I'm not sure what you mean by this. Why would products coming out receive AS Numbers? I think you are pursuing a use case that is not intended under my interpretation of this draft and taking it to extremes that are beyond my comprehension.

>>>> 5.  ASN allocation
>>>> 
>>>> ASNs are allocated by RIRs and this RFC does not handle that arena.
>>>> 
>>>> ASNs defined as private ASNs MUST NOT use this scheme.  The special
>>>> 16-bit ASN 23456 MUST NOT use this scheme.
>>> 
>>> I would let users do this with private ASes if they want to. Set a local/global bit in your encoding so they can use it. If you don't they will steal ASN numbers which they should not do but will.
>> 
>> What local/global bit?
> 
> Add one is the suggestion.
> 

I expected that's where you were going. I think 16 bits is already a rather short prefix for this use case. I don't believe that there is a sufficient use case for a local/global bit. If you do, you need to make a better case for it than the above.

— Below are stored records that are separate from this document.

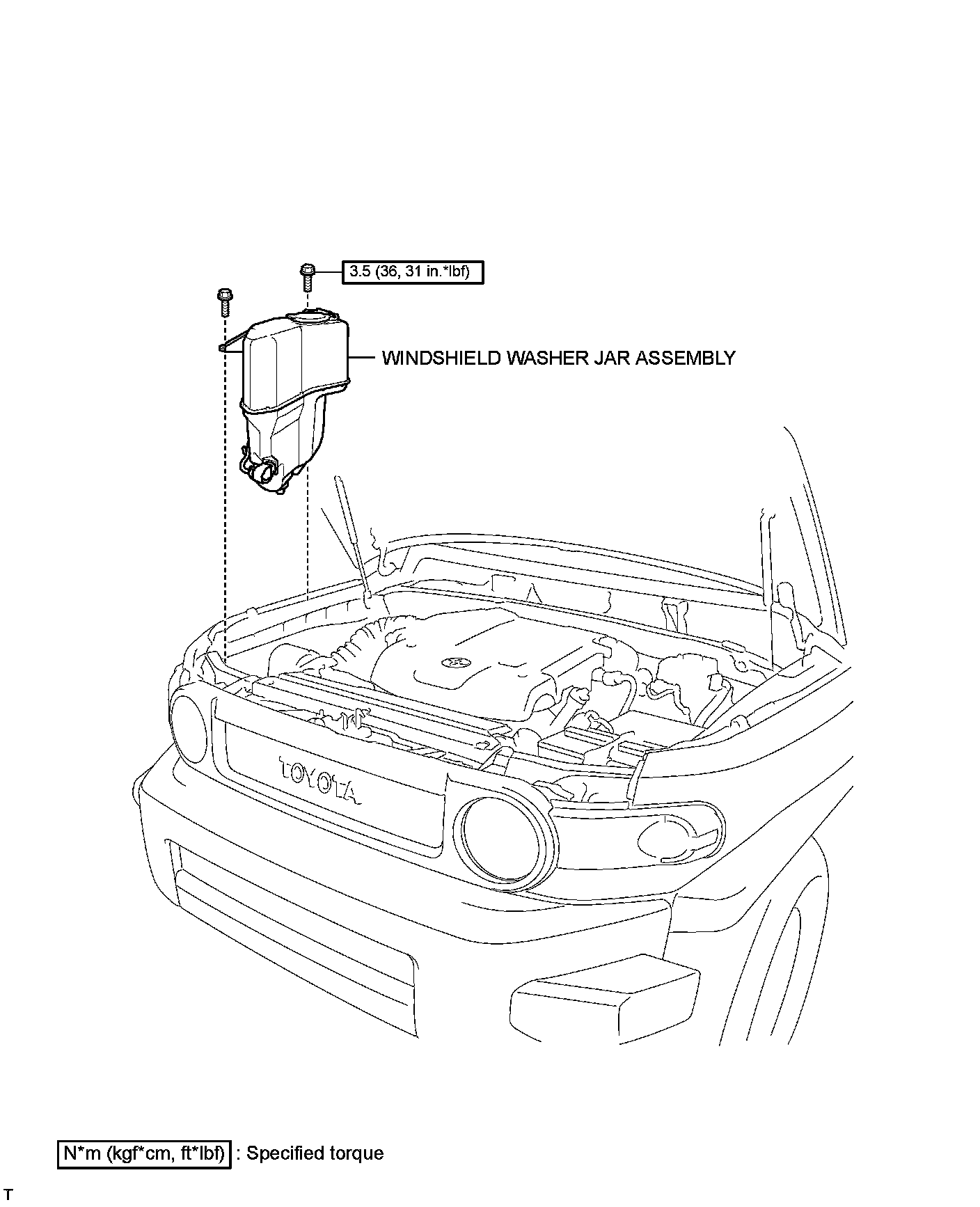 3.5 (36, 31 in.*lbf)

WINDSHIELD WASHER JAR ASSEMBLY

TOYOTA

N*m (kgf*cm, ft*lbf) : Specified torque

T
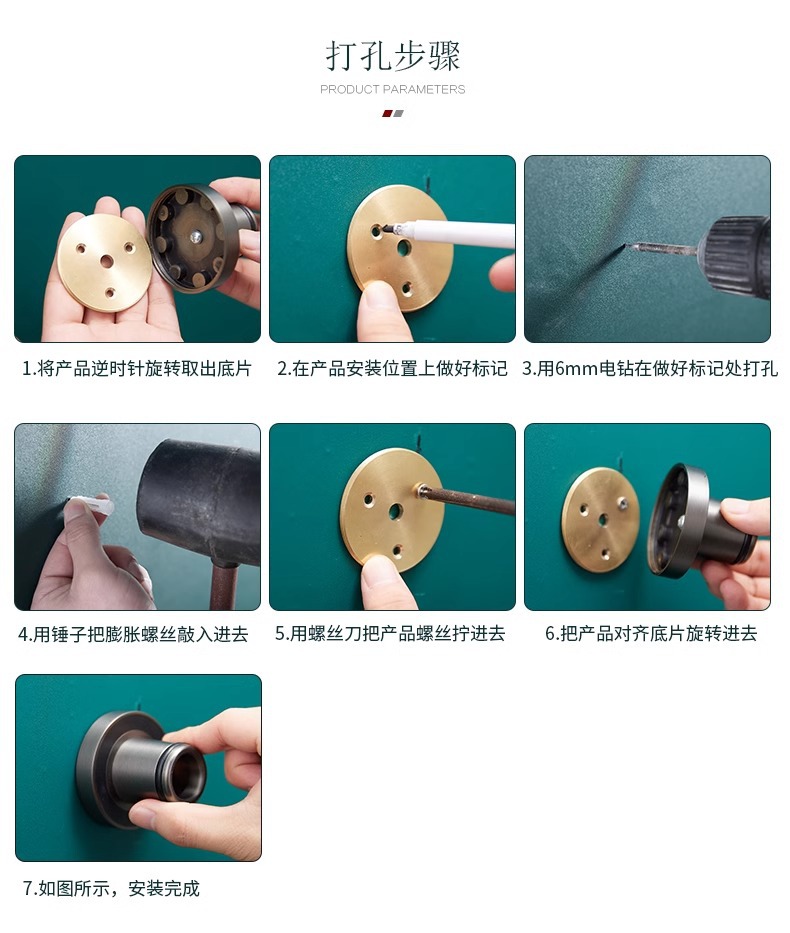 打孔步骤
PRODUCT PARAMETERS

1.将产品逆时针旋转取出底片

2.在产品安装位置上做好标记

3.用6mm电钻在做好标记处打孔

4.用锤子把膨胀螺丝敲入进去

5.用螺丝刀把产品螺丝拧进去

6.把产品对齐底片旋转进去

7.如图所示，安装完成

I would propose modifying section 5 of the draft to state, instead of "ASNs MUST NOT use..." that "ASNs MUST NOT advertise..." and that any prefixes within the prefix allocated for this purpose must be considered "LOCAL addresses and given similar semantics to RFC-1918".

I would not give the the semantics of ULA because of the likelihood of overlap.

>>>> This mechanism is not expected to have any impact to the global
>>>> Internet routing table since existing policies in the RIR system
>>>> already readily provide for the allocation of provider-independent
>>>> IPv6 prefixes.  Additionally, AS number holders are likely to be
>>>> multihomed entities which were going to be independently routed in
>>>> any case.  Service Providers are, as always, not obligated to route
>>>> these IPv6 assignments and/or may establish conditions of service
>>>> which offset any additional routing cost.
>>> 
>>> I would say it would have the same impact as PI prefixes do today.
>>> 
>> 
>> Which means that this has no impact because it doesn't change the impact vs. the current PI impact.
> 
> You miss the point. The problem needs to be solved. Saying this draft doesn't worsen it is not panacea.
> 

You miss the point. This draft is not intending to solve that problem and makes no claim in that respect.

I agree the problem needs to be solved. However, Solving the problem isn't even within the purview of the v6ops working group. Raising it as an issue in the discussion of this draft is only relevant to the extent that this draft makes the problem worse or prevents any proposed solution to the problem from being effective. Since neither of those applies, there are no routing table considerations applicable to this draft IMHO.